L’annonce en amont de la manifestation du report de l’examen du texte de loi de fusion par l’Assemblée nationale, qui devait avoir lieu le jour même, rassure aussi les manifestants, et permet de «gagner du temps», selon le délégué syndical CGT à France 3 Normandie Danilo Commodi.

Sophie Binet et Olivier Serva passent une tête

La secrétaire générale de la CGT, Sophie Binet, venue en début de rassemblement pour marquer son soutien au mouvement, y voit même «clairement une première victoire», même si l’Assemblée justifie ce report par un calendrier parlementaire surchargé. «Ça montre que la grève sert à quelque chose, que ça a fait bouger les lignes, il faut continuer», veut croire la dirigeante syndicale, qui exalte le «besoin de média public» face à l’influence de «quelques milliardaires». Une position reprise par la députée LFI Sarah Legrain, qui veut profiter du report «pour faire durer cette mobilisation».

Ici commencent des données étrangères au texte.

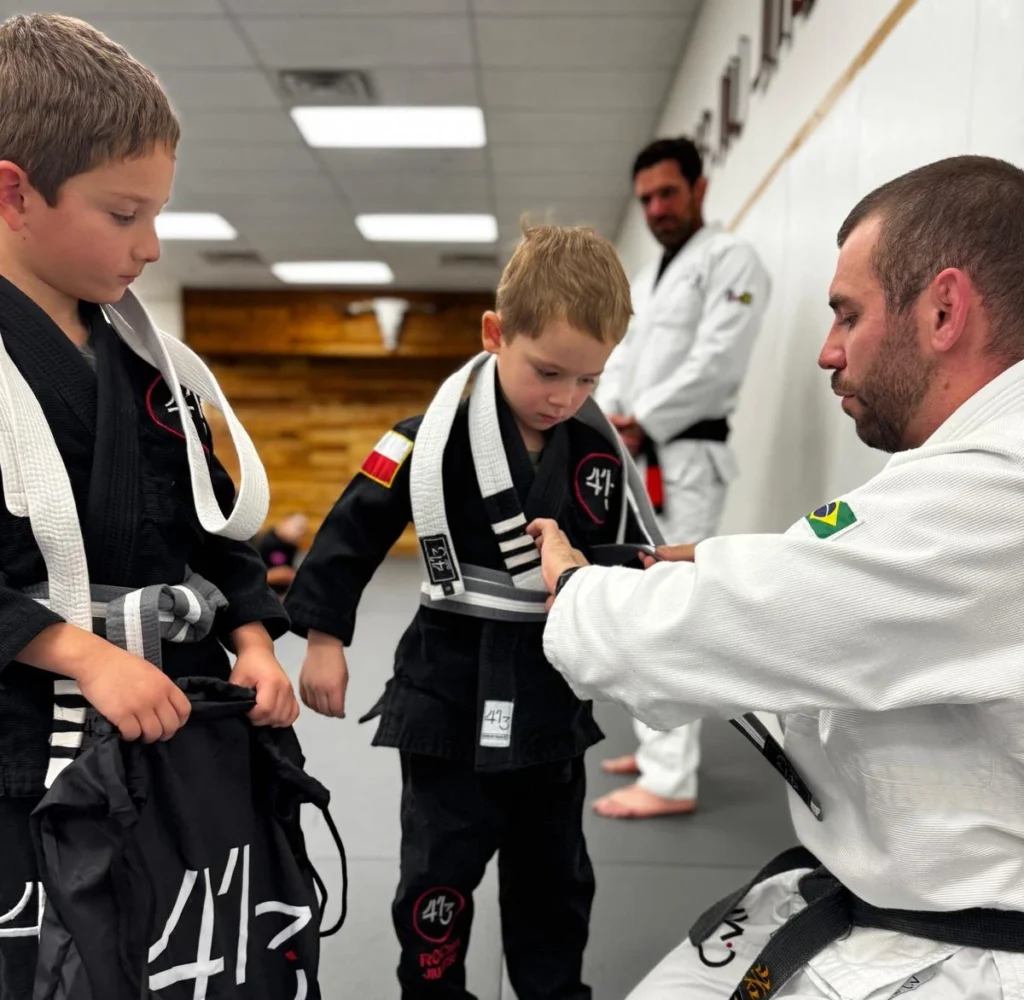 kids jiu jitsu near me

Egalement de passage plus tard dans l’après-midi, le député de Guadeloupe et membre du groupe Liot Olivier Serva a déclaré à la foule son soutien au mouvement, et chargé auprès de Libé la stratégie de l’exécutif : «Après la Nouvelle-Calédonie, je pense que le gouvernement serait bien inspiré d’écouter la respiration démocratique. On ne peut pas aller tout le temps contre une majorité.» Il dénonce les risques de «casse sociale, de la casse éditoriale et de la casse journalistique», causés par la volonté de «faire des économies pour faire des économies».

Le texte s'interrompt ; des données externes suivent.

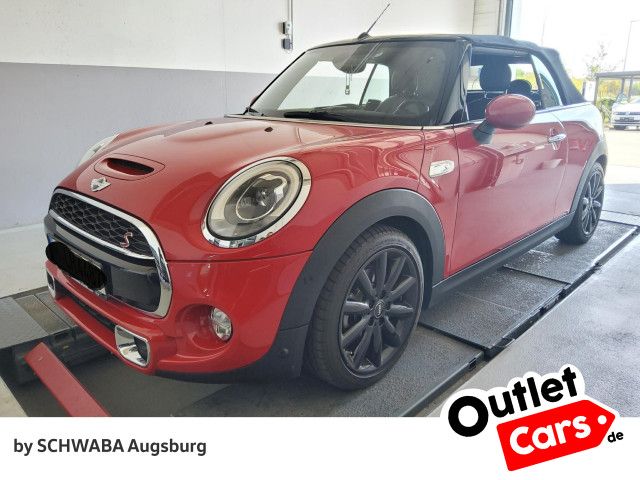 Image of MINI Cooper S Cabrio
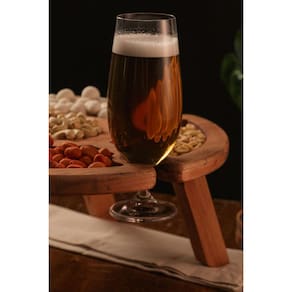Conjunto de Taças para Cerveja Bohemia Colibri 380 ml - 6 Peças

L’angoisse des plans sociaux

Pour la ministre de la Culture, Rachida Dati, ce projet de holding pour 2025 et de fusion de l’audiovisuel public pour 2026 permettrait de créer «une BBC à la française». Face à cette ambition, deux journalistes mobilisés montrent sur leur téléphone un article de Libération sur la décrépitude actuelle du radiodiffuseur britannique… Alors même que les audiences des médias publics se portent bien, ce qui emmène tous les manifestants à qualifier la réforme d’«inutile». Véritable tremplin politique pour la ministre – qui vise les élections municipales 2026 de Paris –, elle serait surtout motivée par la volonté de faire des économies sur des rédactions qui produiraient des contenus trop similaires aux yeux du pouvoir politique. Mais pour Mathilde Goupil, «la pluralité n’est pas une redondance, ni un bourrelet qu’il faudrait effacer. C’est la force du service public».

A l’enthousiasme du report par l’Assemblée, succède cependant rapidement la peur de l’avenir. «Le combat va être long», analyse, lucide, Patricia Blettery, élue CGT au comité d’entreprise de France Médias Monde. «Il va falloir convaincre les députés de l’incongruité de ce projet qui tire à la fois les contenus et le travail vers le bas.» La journaliste de RFI a déjà connu la création d’une holding entre sa radio et France 24, en 2009. Là aussi, les pouvoirs publics avaient mis en avant des besoins d’économies et de «synergies». Elle en garde le souvenir douloureux d’une casse sociale, de deux plans de départ volontaire et «beaucoup de suppressions de postes». Avec l’angoisse que les mêmes causes reproduisent les mêmes effets.